61 Reforms to C-61, Day 19: TPMs – No Exception for Digital Archiving

Earlier this week, the U.S. Library of Congress issued a report on digital archiving in which it expressed concern about the obstacles created by DRM to the preservation of digital materials.  This concern – which the Canadian government addressed in a narrow context for the Library and Archives Canada legal deposit program in 2006 – remains a major issues for archives across the country.  Incredibly, Bill C-61 leaves the issue virtually untouched, potentially shutting out archives from preserving Canadian history in digital form.  The bill includes a limitation on liability for archives for circumvention (Section 41.19 provides that archives that circumvent without awareness of a legal violation do not face financial damages) and lists archival interests as a potential factor for new exceptions, yet there is nothing to ensure that digital archiving is not locked out due to anti-circumvention legislation.

Other countries have recognized this danger and sought to address it.   For example, the Czech Republic's copyright law provides at Article 37 that:

(1) Copyright is not infringed by a library, archive, museum, gallery, school, university and other non-profit school-related and educational establishment:
a) if it makes a reproduction of a work for its own archiving and conservation purposes, and if such a reproduction does not serve any direct or indirect economic or commercial purpose;

That country's anti-circumvention provisions then specify at Article 43(4) that:

Legal protection under Paragraph (1) [the anti-circumvention provision] above shall be without prejudice to the provisions of . . . Article 37 (1) (a) . . . to the extent necessary to benefit from the exception. An author who used technical measures under Paragraph (3) in respect of his work shall make his work available to lawful users to the extent necessary to fulfil the purpose of the stated exploitation of the work.

It is difficult to understand how a government can intentionally introduce legislation that will cause clear harm to the preservation of a country's own digital heritage.  Amendments are needed to address the digital archiving issue and the Canadian Council of Archives, thus far publicly silent on the issue, must speak out.


  1. Rights, not wrongs
    This is just another example of whre C-61 goes wrong, and occupies us away from the true starting point needed for real copyright reform.

    We need to start Canada’s efforts at copyright reform with a clear set of understandings of the rights that we all require. Be they user’s rights, creator’s rights, distributor’s rights, etc.. Some of these rights are at odds, and only by carefull fresh analysis can we decide what a fair ballance might be. We also can’t assume that existing copyright law is a usefull statement of these rights, because we know that it’s on old attempt to answer these issues, that is now in need of reform because it is out of date.

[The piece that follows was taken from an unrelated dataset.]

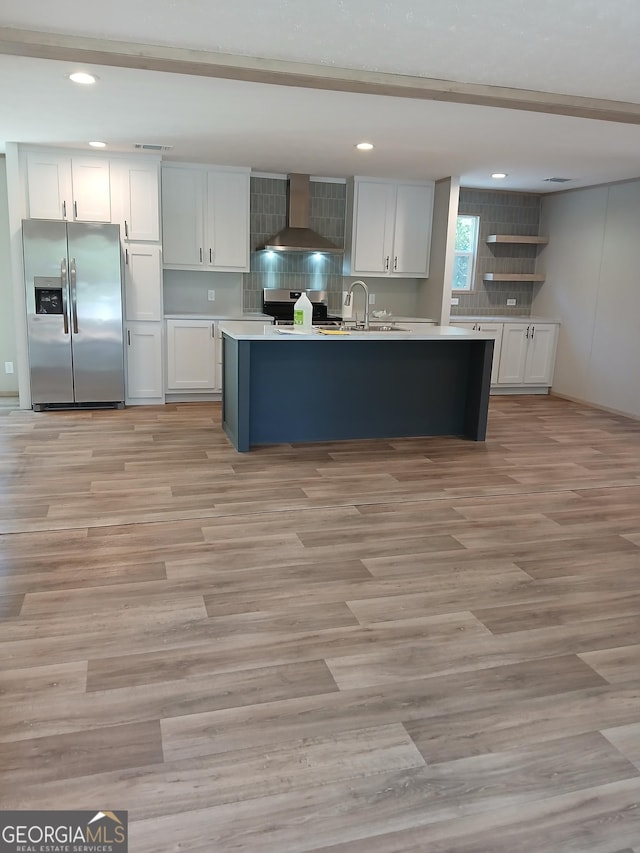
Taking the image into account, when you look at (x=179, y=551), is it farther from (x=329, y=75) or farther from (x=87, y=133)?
(x=87, y=133)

    Next, we need clear honest outlines of the problems that we face that violate these rights. We need a carefull and objective look at what is really going wrong, instead of extremely biased, distorted, and over-hyped panic screams from self interested parties. Only then, can we intelligently see ways to decide what and why to legislate, in proper fair ballance against our rights. Once again, violations of our current copyright system are not neccesarily good indicators of “what is wrong”, because our old system’s rules do not represtent a fair modern ballance.

    A return to the fundamental issues of rights is needed. C-61, in failing to do this, fails our needs.

    61 reforms are not enough.

    usefully find a way to protect the rights

  2. Let’s Start Over
    Well said. It is fairly obvious that this bill was drafted first by photocopying US legislation then marking it up to content holders wishes and finally a “Made in Canada” facade slapped on top. They must of thought no one would care as any analysis of this document shows it’s author’s limited understanding of today’s digital copyright and fair use issues. So, Mr. Prentice, admit your gaffe and let’s start over with proper consolation and possibly assign someone other than a junior office boy to the task.

  3. Do we need reform in the first place?
    It appears Canada was doing just fine as it was; the RCMP hunting down the real pirates; counterfeiters and bootleggers. Studies time and time again show downloading had very little effect on sales and maybe even helping.

    I think the reason it’s so difficult to implement these so called reforms is because they’re based on unreal expectations. Copyright laws in Canada already protect the rights of content holders on a national and international basis.

    Why is the government wasting millions (billions?) of dollars on some contradictory documentation that will be next to impossible to enforce? I realize the answer to that lies south of the boarder, however, we need to grow a pair and tell these suites to take a hike.

    Where we could use a reform is licensing and use of DRM. Make it so that a license is clearly shown before a purchase. Example, software. State the terms on the outside of the box, or attach documentation, show the DRM technology used, list it’s possible side effects, restrictions, warranties, etc., etc. Then the consumer can make an informed decision before making a purchase. Another alternative would be to ban the use of DRM technology, as it’s too volatile in it’s current form.